This initiative consists of the deployment of different sensors in a maintenance vehicle that allow the system to capture information from the environment and create models that predict the deviation of infrastructure condition indicators. The implementation of this system allows us to improve service quality, increase revenue and reduce costs.
Sacyr Inroad is an exclusive project in the market that represents our commitment to innovation and a different way of doing things. It is an initiative of which we are very proud, as it arises from collaboration with the innovative ecosystem, a fundamental value in the new digital era.

'Deja tu huella' is an innovative online platform that encourages, in a personalized way, users to travel kilometers by sustainable transportation through a program of challenges and rewards. Users earn points for each kilometer traveled by registering their trips on the platform. Then they can redeem these points for rewards and be eligible to win prizes.

Data provided
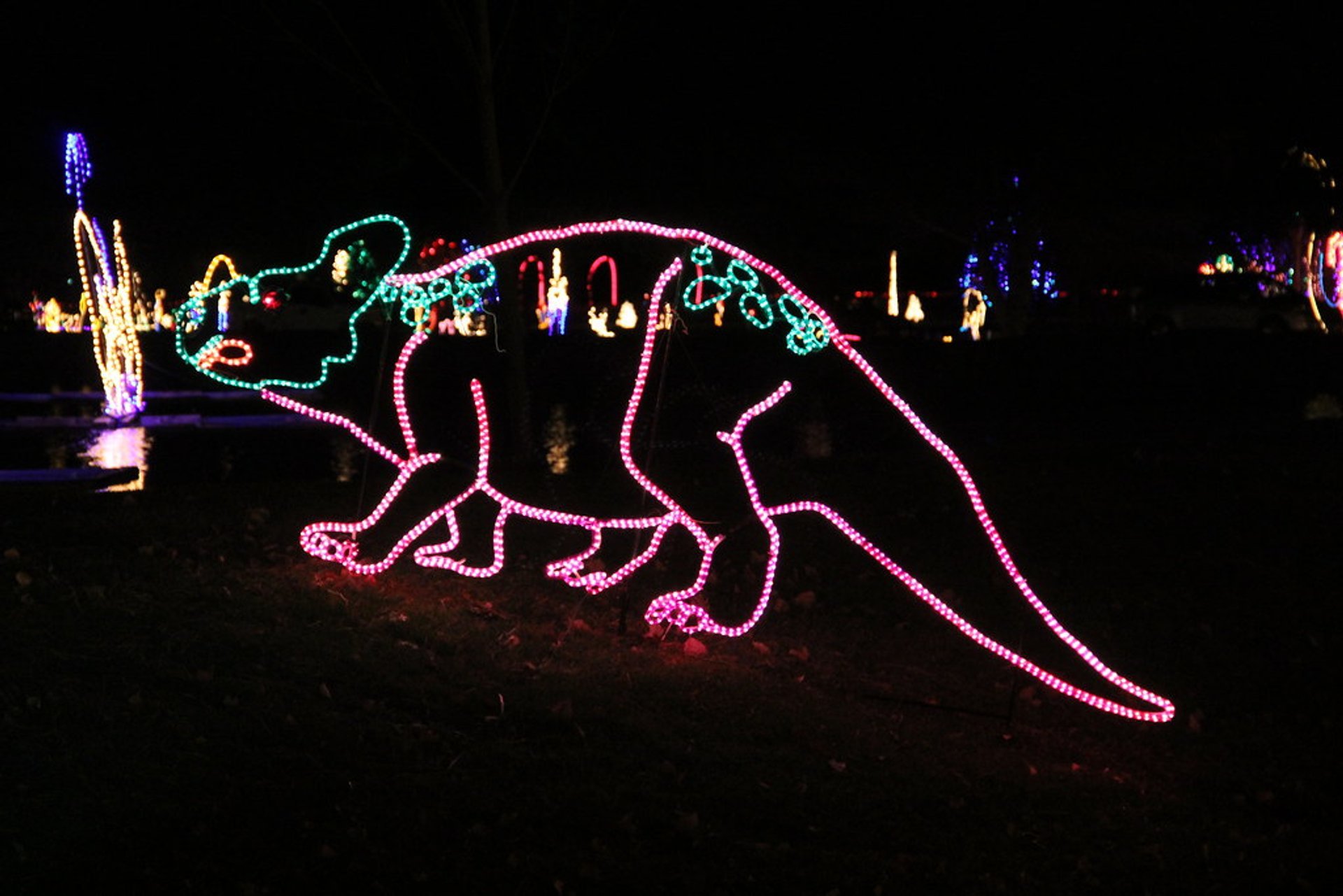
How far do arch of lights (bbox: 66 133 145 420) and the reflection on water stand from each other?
71 cm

Directive
Copy the stretch of the passage about the Sacyr initiatives from "This initiative consists" through "and reduce costs.", substituting "cameras" for "sensors".

Output
This initiative consists of the deployment of different cameras in a maintenance vehicle that allow the system to capture information from the environment and create models that predict the deviation of infrastructure condition indicators. The implementation of this system allows us to improve service quality, increase revenue and reduce costs.